This 1911 plastic surgery procedure is not for the weak of heart or stomach. The process describes cutting away malformed jaw muscle and attaching the arm to the patient’s face.
Surgery Triumph
Boy’s Arm Attached to His Face to Give Him a Lower Lip and Chin
Memphis, Tenn., Nov. 11 — By cutting his throat and binding his right arm to the part of the throat thus opened, two Memphis physicians have supplied J. Allen Hart with a new mouth and chin. The operation is considered one of the most dangerous feats in plastic surgery ever performed.
Hart, now 19, has had no lower lip since he was two years old, when gangrene, following salivation, ate away the flesh of the lower part of his face, leaving his lower teeth wholly exposed and causing muscles of the interior of his mouth to grow to the lower jaw so that his mouth was half closed.

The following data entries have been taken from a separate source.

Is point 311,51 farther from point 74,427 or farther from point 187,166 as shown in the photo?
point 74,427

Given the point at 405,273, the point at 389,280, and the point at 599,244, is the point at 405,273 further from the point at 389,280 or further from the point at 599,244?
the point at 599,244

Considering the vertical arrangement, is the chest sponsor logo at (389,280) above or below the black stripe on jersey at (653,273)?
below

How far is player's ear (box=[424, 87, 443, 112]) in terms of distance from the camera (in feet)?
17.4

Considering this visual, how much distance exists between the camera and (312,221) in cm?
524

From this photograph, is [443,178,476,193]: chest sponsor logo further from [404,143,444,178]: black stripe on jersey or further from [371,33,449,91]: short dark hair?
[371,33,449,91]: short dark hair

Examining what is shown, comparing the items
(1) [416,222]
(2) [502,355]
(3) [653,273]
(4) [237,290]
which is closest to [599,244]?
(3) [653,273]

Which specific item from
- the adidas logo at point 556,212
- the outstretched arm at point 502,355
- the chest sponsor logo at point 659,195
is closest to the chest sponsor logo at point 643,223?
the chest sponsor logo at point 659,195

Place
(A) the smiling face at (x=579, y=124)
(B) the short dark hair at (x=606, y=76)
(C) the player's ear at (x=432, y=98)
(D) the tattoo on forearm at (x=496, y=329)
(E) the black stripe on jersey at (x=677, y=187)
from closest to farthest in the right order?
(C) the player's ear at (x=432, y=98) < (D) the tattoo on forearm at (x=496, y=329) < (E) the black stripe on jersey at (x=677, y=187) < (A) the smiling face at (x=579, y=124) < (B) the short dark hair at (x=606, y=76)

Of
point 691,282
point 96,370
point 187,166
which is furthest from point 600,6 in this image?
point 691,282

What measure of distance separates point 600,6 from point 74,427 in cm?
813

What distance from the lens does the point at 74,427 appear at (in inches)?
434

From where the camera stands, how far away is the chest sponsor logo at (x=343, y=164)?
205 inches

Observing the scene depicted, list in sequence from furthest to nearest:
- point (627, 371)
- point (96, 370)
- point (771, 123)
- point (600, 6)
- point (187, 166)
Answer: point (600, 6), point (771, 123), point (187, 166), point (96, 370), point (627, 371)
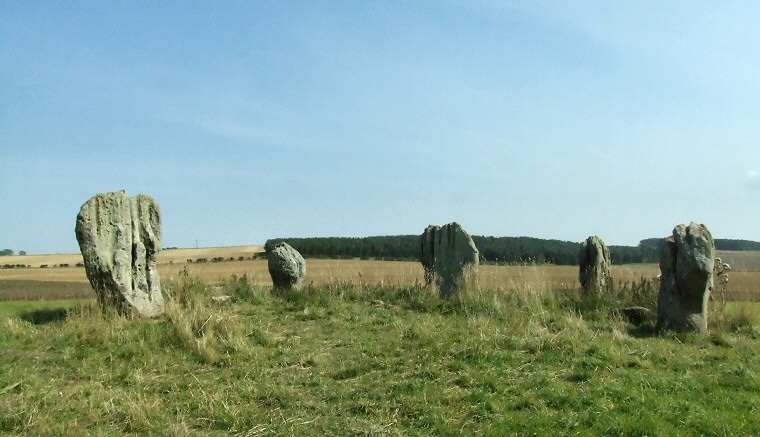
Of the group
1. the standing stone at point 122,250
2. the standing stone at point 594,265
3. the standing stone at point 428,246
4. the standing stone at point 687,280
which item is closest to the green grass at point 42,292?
the standing stone at point 122,250

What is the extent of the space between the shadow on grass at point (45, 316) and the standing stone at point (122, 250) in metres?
0.72

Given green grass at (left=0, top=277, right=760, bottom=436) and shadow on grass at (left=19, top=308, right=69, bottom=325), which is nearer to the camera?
green grass at (left=0, top=277, right=760, bottom=436)

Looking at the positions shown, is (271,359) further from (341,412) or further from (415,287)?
(415,287)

The operation involved first the cutting of the lower jaw free by splitting the mouth to its original proportion. Next the throat was split open and the flap used to form the inner part of the lower lip and thus sewed to the muscles of the interior of the mouth.

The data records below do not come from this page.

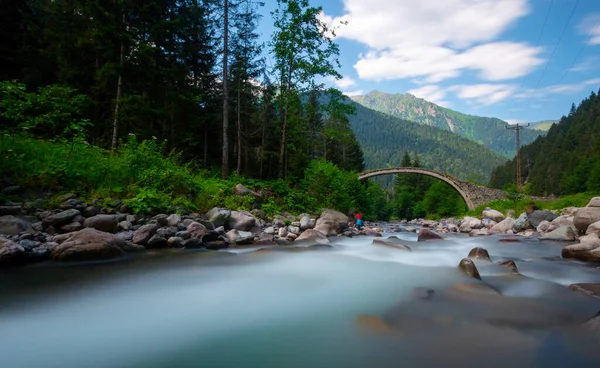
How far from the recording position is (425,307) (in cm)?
369

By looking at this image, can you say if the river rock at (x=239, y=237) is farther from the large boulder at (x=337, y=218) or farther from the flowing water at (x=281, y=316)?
the large boulder at (x=337, y=218)

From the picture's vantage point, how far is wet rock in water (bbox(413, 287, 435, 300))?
13.4ft

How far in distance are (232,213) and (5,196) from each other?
5.19 meters

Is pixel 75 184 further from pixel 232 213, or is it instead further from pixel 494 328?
pixel 494 328

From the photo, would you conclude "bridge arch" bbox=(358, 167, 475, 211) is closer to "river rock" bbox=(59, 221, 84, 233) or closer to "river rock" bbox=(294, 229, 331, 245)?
"river rock" bbox=(294, 229, 331, 245)

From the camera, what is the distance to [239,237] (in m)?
8.09

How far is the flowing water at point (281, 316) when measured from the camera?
2.55 m

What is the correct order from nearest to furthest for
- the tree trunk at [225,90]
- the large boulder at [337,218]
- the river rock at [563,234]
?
the river rock at [563,234]
the large boulder at [337,218]
the tree trunk at [225,90]

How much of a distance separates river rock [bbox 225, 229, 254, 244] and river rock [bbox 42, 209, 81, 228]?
3.48 metres

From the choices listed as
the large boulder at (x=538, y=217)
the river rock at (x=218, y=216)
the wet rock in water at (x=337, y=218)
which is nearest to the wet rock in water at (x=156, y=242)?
the river rock at (x=218, y=216)

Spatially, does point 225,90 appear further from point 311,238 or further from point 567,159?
point 567,159

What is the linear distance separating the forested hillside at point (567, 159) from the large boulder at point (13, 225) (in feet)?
211

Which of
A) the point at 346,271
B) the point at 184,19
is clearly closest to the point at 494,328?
the point at 346,271

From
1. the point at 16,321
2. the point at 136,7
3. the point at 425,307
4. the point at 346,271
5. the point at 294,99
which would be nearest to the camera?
the point at 16,321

Then the patient’s right arm was bound over his head so that the muscles thereof covered the flesh exposed by the cutting.
After about three weeks the arm will be cut free and Hart will face the world with a new set of features.
The operation lasted several hours. It was witnessed by scores of interested physicians.
All Hart’s trouble was caused by a sour pickle eaten after he had been given calomel.